The Code

„I was born to steal shit“, behauptet Morgan Freeman als Keith Ripley. Über sich selbst müsste der Schauspieler eigentlich sagen: „I was born to play good guys.“

The Code

Ob Miss Daisy und ihr Chauffeur (Driving Miss Daisy, 1989), Sieben (Se7en, 1995), Million Dollar Baby (2004) oder jüngst Invictus – Unbezwungen (2009) – Freeman glänzt stets besonders in der Rolle der Rechtschaffenen. Seine zwielichtigen Parts sind schneller in Vergessenheit geraten. So wird es auch mit Ripley sein – und dem gesamten Film.
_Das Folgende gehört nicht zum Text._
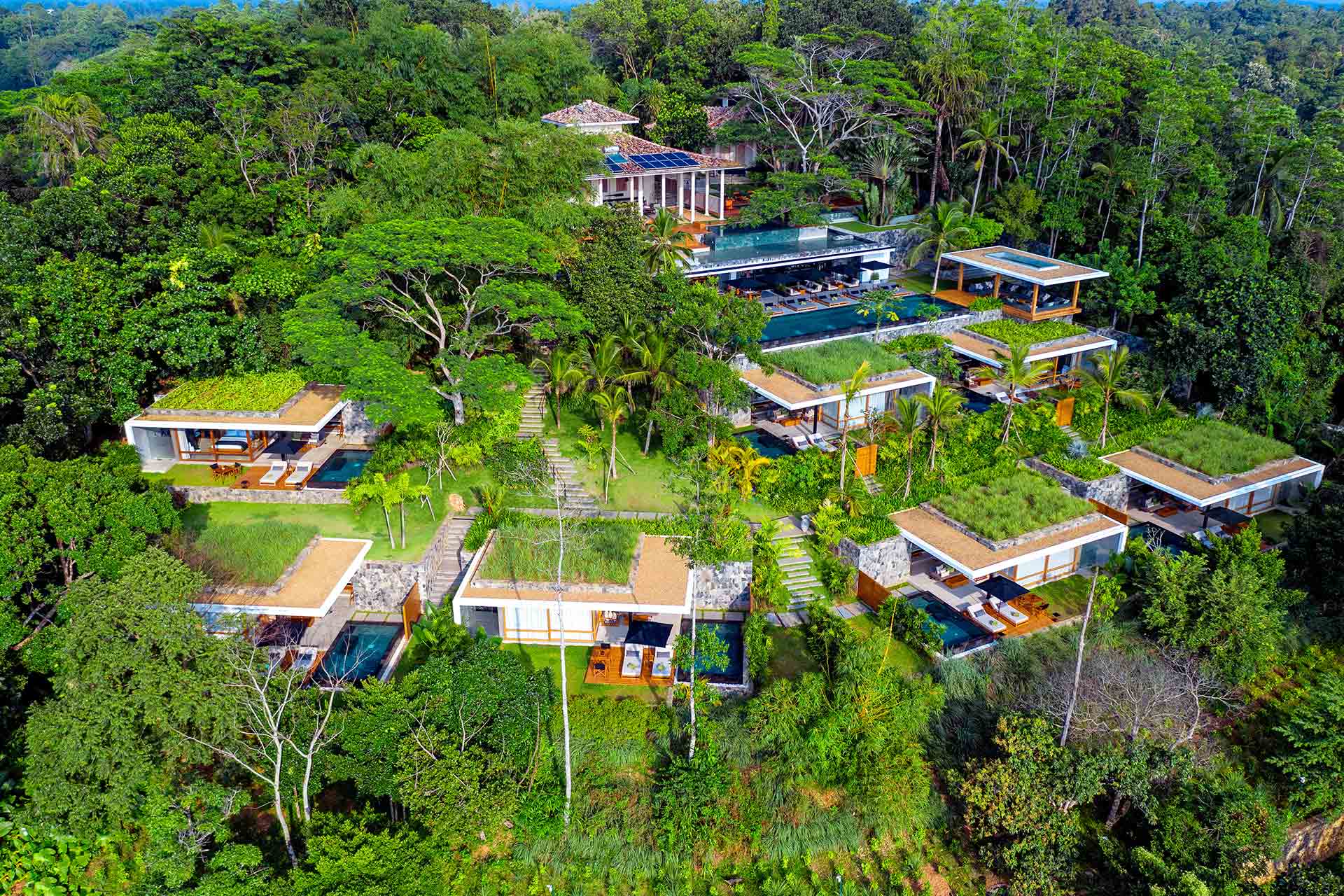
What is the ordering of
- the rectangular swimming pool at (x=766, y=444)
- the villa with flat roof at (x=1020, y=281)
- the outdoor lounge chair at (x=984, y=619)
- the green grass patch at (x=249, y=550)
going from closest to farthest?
the green grass patch at (x=249, y=550)
the outdoor lounge chair at (x=984, y=619)
the rectangular swimming pool at (x=766, y=444)
the villa with flat roof at (x=1020, y=281)

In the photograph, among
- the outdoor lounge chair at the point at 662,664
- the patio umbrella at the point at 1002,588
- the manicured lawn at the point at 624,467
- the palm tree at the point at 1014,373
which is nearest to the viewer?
the outdoor lounge chair at the point at 662,664

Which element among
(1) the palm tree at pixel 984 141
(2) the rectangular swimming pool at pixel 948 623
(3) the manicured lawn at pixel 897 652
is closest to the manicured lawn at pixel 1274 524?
(2) the rectangular swimming pool at pixel 948 623

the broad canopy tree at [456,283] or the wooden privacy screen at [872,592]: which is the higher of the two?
the broad canopy tree at [456,283]

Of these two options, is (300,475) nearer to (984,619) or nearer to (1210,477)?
(984,619)

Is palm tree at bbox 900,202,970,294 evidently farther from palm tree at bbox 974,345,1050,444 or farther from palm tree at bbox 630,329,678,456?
palm tree at bbox 630,329,678,456

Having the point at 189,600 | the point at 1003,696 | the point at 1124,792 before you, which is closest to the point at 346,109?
the point at 189,600

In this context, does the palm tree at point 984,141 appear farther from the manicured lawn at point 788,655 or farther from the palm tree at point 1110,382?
the manicured lawn at point 788,655

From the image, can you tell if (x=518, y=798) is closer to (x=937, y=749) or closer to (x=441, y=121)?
(x=937, y=749)
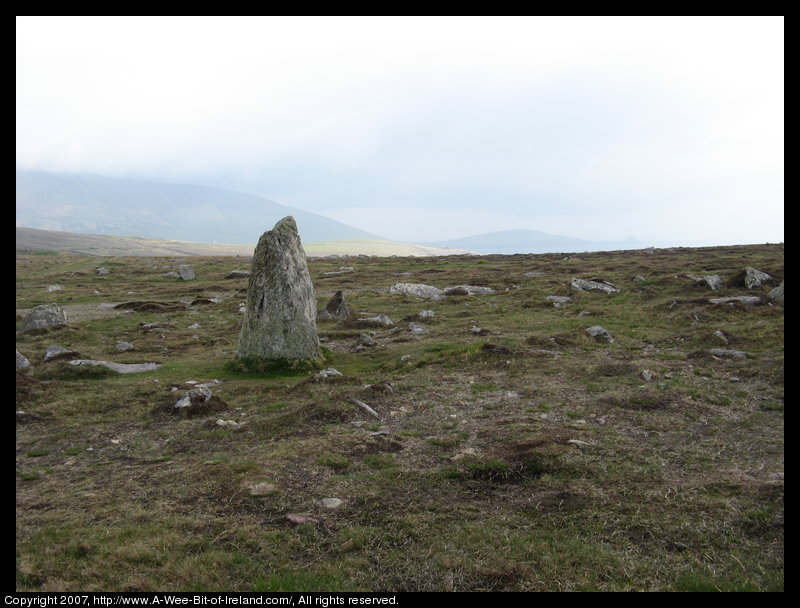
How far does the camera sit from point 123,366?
1786 cm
Freemans Ripley wird als skrupelloser Killer eingeführt, doch schnell realisiert der Zuschauer, dass Regisseurin Mimi Leder mit Netz und doppeltem Boden arbeitet. Der Twist ist ihr liebster Freund. Mit Freeman hatte sie bereits 1998, bei ihrem bislang größten kommerziellen Erfolg, dem Weltuntergangsdrama Deep Impact, zusammengearbeitet. Seither hat sie an inszenatorischem Feinsinn leider nicht dazugewonnen. Einer Discosequenz, die erotischer Trigger zwischen Ripleys Kompagnon Gabriel Martin (Antonio Banderas) und der undurchsichtigen Alex (Radha Mitchell) sein soll, kann sie ebenso wenig abgewinnen wie den vielen anderen Locations. Erst ganz am Ende, beim Einbruch, entwickelt der Film etwas Dynamik. Zu spät.

The Code (Thick as Thieves, USA 2009)

Ascot Elite
DVD-Verleih ab: 08.02.2010
DVD-Verkauf ab: 18.03.2010

Kommentare zu „The Code“


Gerry

Hat mir gut gefallen, ist aber recht durchsichtig und man erahnt das Ende schon nach 20 Minuten.